- **Supplied data**:
>>>>
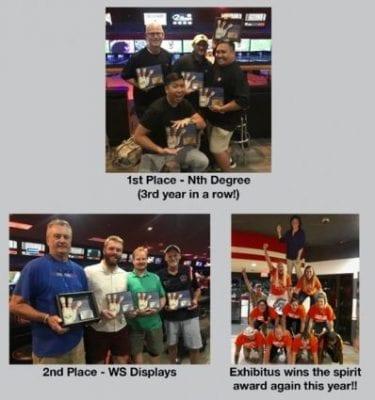 EDPA Summer Atlanta bowling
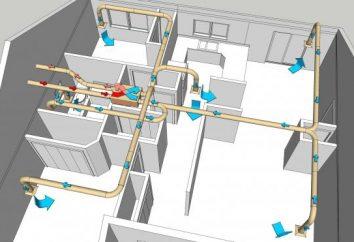 Belüftung: Design und Installation. Lüftung in einem privaten Haus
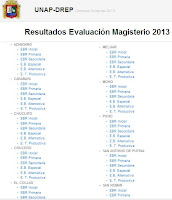 Ver Resultados DRE PUNO Examen Contrato de Docentes 2014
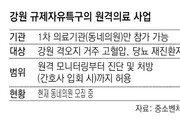 """참여 병원 1곳도 없는데… 중기부 """"강원 원격의료 정상 추진"""""""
<<<<
- **Your assignment**: In full and without any pictures, print the listing above exactly.

- **Task result**:
 EDPA Summer Atlanta bowling
 Belüftung: Design und Installation. Lüftung in einem privaten Haus
 Ver Resultados DRE PUNO Examen Contrato de Docentes 2014
 """참여 병원 1곳도 없는데… 중기부 """"강원 원격의료 정상 추진"""""""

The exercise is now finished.